El viernes inmediatamente posterior al domingo del Corpus Christi celebramos, todos los años, en la Iglesia la solemnidad del Sagrado Corazón de Jesús. Y, al día siguiente, la memoria obligatoria del Inmaculado Corazón de María. Ambas presentan un fundamento y un contenido muy profundos.
En su encíclica Haurietis aquas, Pío XII se preguntaba por qué la Iglesia tributa al corazón del divino Redentor el culto de latría, es decir, el culto de adoración, el mayor y más grande de los cultos, sólo profesado a Dios.
En primer lugar –responde el Papa–, porque el corazón de Jesús, como también los restantes miembros de su cuerpo, está unido hipostáticamente a la persona del Verbo de Dios, que es divina. Y, por tanto, se ha de tributar a aquel corazón el mismo culto de adoración con que la Iglesia honra a la persona del Hijo de Dios encarnado.
Y, en segundo lugar, porque el corazón de Jesús, más que ningún otro miembro de su cuerpo, es el índice natural o el símbolo del triple amor con que el divino Redentor ama continuamente al eterno Padre y a todos los hombres. A partir del elemento corpóreo, que es el corazón de Jesucristo, y a partir de su significación natural, podemos muy legítima y muy justamente elevarnos no sólo a la contemplación de su amor sensible, sino también a la adoración de su excelentísimo amor infuso y hasta, incluso, a la meditación y a la adoración del amor divino del Verbo encarnado.

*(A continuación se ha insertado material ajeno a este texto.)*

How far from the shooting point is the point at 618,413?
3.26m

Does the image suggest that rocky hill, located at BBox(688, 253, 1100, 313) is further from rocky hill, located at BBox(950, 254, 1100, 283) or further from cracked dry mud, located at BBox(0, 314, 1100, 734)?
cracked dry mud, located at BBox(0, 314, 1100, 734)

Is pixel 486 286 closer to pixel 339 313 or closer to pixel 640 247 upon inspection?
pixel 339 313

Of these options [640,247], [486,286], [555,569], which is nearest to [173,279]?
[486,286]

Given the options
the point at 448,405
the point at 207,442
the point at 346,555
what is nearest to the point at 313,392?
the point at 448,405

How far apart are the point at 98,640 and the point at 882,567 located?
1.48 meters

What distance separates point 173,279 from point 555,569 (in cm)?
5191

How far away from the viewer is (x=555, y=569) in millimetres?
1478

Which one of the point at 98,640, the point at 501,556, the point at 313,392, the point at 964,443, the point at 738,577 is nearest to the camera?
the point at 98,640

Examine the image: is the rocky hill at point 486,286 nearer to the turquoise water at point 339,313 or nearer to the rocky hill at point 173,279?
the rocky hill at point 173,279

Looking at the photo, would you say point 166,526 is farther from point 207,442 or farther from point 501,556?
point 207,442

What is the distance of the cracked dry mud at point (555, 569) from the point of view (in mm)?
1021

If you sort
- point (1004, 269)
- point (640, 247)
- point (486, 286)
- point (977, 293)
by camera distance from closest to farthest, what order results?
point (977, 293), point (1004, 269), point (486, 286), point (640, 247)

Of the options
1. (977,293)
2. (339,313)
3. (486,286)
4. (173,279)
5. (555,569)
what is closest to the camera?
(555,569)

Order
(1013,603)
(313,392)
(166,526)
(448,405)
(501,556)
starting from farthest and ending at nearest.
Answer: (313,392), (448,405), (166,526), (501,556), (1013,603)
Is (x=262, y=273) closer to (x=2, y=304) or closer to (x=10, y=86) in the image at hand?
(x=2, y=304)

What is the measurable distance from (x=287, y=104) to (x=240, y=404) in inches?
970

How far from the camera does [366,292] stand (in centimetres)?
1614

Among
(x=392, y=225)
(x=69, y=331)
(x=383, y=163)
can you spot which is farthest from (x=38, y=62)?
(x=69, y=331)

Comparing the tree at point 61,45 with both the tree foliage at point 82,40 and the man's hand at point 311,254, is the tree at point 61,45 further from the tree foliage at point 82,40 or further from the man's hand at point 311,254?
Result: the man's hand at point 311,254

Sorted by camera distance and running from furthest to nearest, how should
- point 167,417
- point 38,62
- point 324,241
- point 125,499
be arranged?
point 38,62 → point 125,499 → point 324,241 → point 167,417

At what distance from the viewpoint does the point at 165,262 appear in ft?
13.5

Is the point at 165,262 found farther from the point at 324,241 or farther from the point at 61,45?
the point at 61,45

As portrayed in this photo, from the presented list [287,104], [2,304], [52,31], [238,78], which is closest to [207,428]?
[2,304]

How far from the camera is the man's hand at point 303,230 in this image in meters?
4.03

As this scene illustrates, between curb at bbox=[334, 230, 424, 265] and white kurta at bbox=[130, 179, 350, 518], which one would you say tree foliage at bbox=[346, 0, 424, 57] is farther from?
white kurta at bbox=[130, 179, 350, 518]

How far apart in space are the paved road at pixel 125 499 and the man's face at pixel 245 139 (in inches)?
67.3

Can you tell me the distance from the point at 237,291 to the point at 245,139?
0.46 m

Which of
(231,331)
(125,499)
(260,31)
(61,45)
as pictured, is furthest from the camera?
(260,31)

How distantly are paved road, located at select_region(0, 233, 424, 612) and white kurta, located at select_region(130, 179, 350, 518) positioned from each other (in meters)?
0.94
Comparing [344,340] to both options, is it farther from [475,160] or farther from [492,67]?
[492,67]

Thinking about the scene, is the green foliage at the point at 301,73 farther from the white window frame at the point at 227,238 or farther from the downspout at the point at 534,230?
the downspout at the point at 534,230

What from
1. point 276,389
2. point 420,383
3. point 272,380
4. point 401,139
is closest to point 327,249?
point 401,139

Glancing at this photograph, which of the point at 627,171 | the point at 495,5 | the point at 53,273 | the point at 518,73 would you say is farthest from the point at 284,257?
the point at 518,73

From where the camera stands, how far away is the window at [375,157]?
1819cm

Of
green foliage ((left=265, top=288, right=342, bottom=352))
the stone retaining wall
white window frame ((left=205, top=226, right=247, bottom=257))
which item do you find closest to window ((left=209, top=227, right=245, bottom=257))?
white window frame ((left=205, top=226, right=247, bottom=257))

Y esto es así porque, a la luz de la fe, por la que creemos estar unidas en la única persona de Cristo la naturaleza humana y la naturaleza divina de éste, podemos concebir los estrechísimos vínculos existentes entre el amor sensible del corazón físico de Jesús y su doble amor espiritual, a saber, el humano y el divino.
En realidad, estos amores no se deben considerar simplemente como coexistentes en la adorable persona del divino Redentor, sino como unidos entre sí con vínculo natural, dado que al amor divino están subordinados aquellos amores humanos, el espiritual y el sensible.